The goal of maintenance therapy is to suppress cluster headaches. One RCT showed that verapamil, 120 mg three times a day, lessened headache frequency and need for rescue medications. Case series suggest that gabapentin, lithium, methysergide topiramax and valproic acid may be effective in preventing attacks. For patients who prefer complementary or alternative therapies, two small RCT's suggest that oral melatonin 10 mg a day and intranasal capsaicin, administered on the same side of the headache, also reduce attack frequency.
Refractory cases may require two medications, and rarely may require surgery.
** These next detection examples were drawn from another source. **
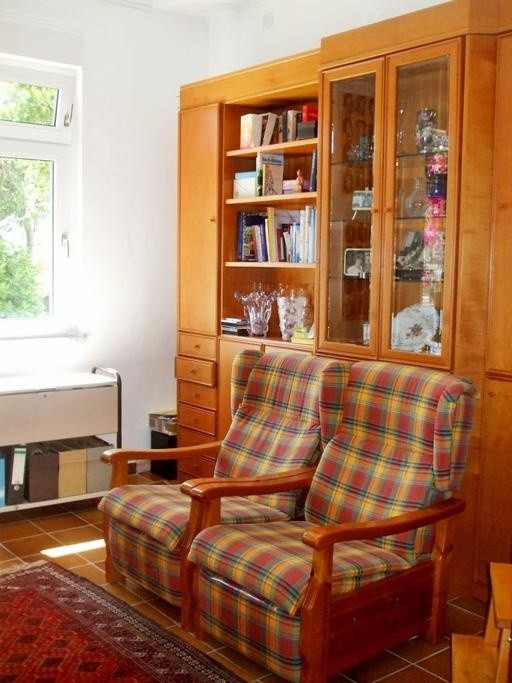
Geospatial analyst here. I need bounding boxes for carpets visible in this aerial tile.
[0,559,250,683]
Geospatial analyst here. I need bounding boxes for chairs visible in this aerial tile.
[186,359,481,683]
[97,349,356,632]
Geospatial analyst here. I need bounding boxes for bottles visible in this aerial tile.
[405,175,432,218]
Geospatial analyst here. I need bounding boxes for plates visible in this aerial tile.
[393,302,439,351]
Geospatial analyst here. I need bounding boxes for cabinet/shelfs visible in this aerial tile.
[0,365,122,515]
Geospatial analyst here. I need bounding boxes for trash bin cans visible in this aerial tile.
[148,409,178,480]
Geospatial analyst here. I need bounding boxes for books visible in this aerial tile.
[232,104,317,262]
[221,317,247,336]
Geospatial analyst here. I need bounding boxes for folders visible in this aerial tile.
[0,444,28,508]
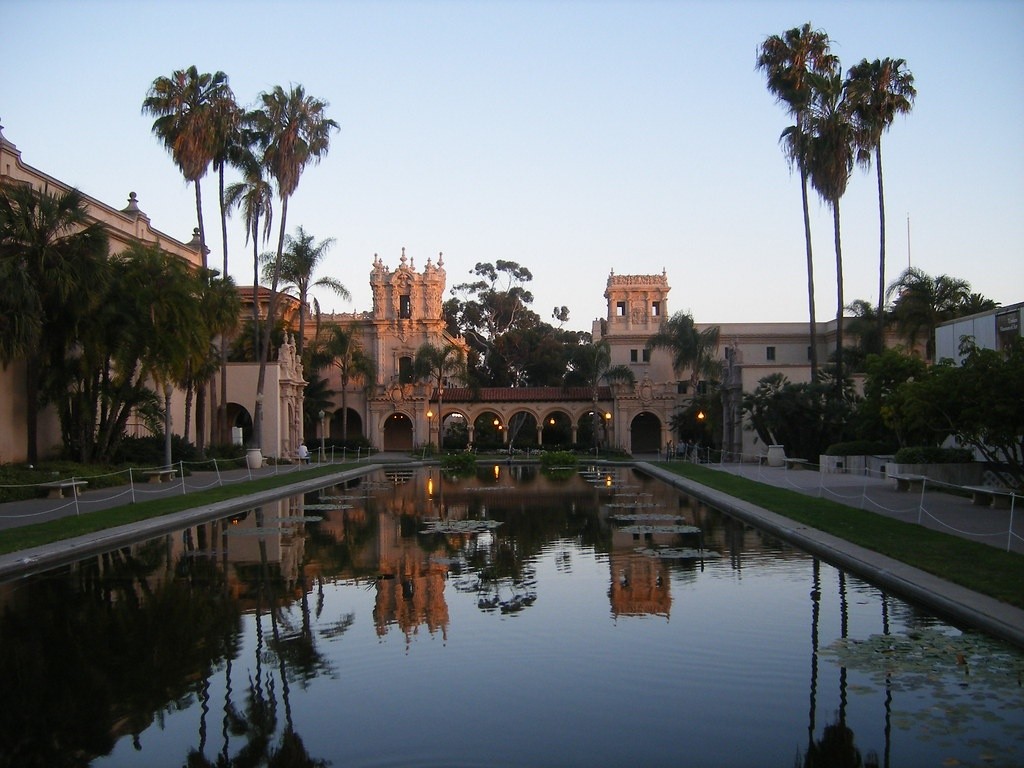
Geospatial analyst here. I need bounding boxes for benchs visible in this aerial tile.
[47,481,88,499]
[291,457,309,464]
[261,458,268,467]
[756,455,768,466]
[961,485,1022,509]
[143,470,178,483]
[782,458,808,470]
[888,474,929,492]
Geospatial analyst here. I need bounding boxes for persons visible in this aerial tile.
[667,439,694,460]
[299,443,311,464]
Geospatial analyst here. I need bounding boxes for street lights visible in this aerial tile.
[697,411,706,460]
[550,418,556,445]
[605,412,612,450]
[426,410,433,445]
[255,391,264,448]
[493,418,499,449]
[318,410,328,464]
[162,382,174,471]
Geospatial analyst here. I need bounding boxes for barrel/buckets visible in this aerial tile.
[767,445,786,467]
[245,449,262,469]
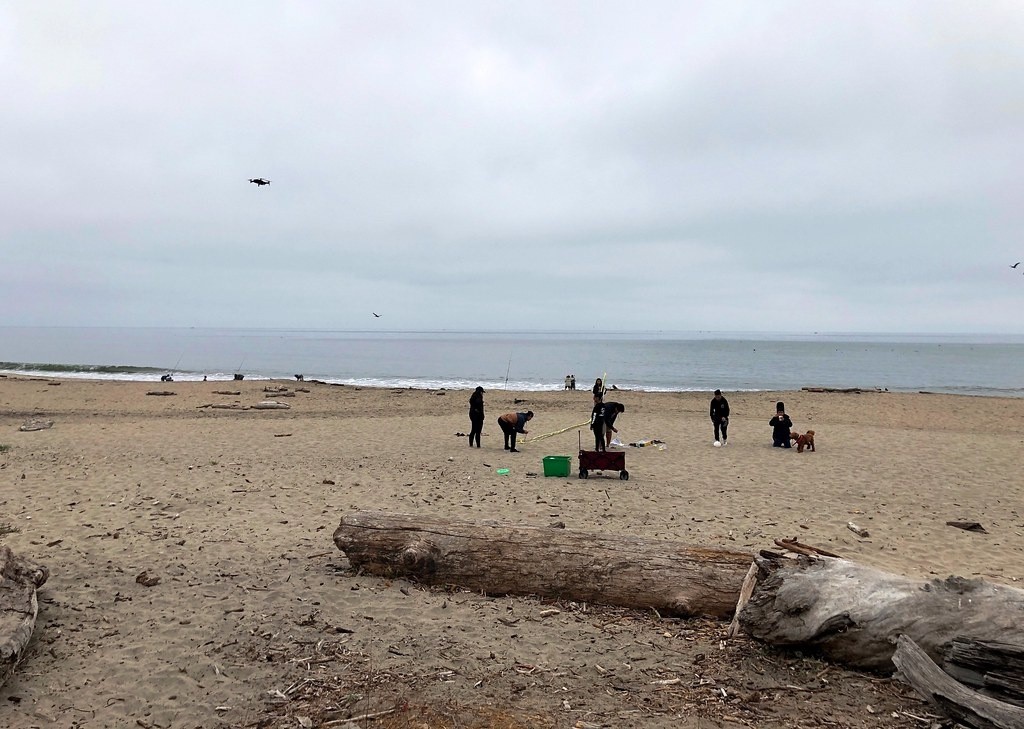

What would you prescribe for Mr. Bibs at his visit today?

 

 

Follow-up

Mr. Bibs should receive a prescription for an abortive agent, such as subcutaneous sumatriptan, a transitional agent, prednisone 60 mg a day, and a maintenance medication, verapamil, at 120 mg a day. He should begin both the prednisone and the verapamil at the same time. The prednisone will be tapered over 18 days, and the verapamil continued for the duration of his typical cluster episode. For a patient with cluster headaches for the first time, this would be about 9 weeks, based on the average length of cluster episodes. Prednisone and verapamil should be re-started at the first occurrence of his next episode of cluster headaches. For patients with chronic cluster headaches, verapamil could be continued indefinetely.

 

Teaching Points

The diagnosis of cluster headache is made on clinical grounds. Key features include boring, lancinating or burning peri-orbital pain associated with restlessness, lacrimation, rhinorrhea and a partial Horner's syndrome. The headaches occur in a typical daily pattern, usually awakening a patient from sleep. Headaches tend to occur in episodes at the same time each year.

Treatment for cluster headache includes oxygen or sumatriptan for acute attacks, prednisone as transitional therapy, and verapamil as a maintenance medication. Maintenance therapy is continued for the duration of a patient's cluster episode.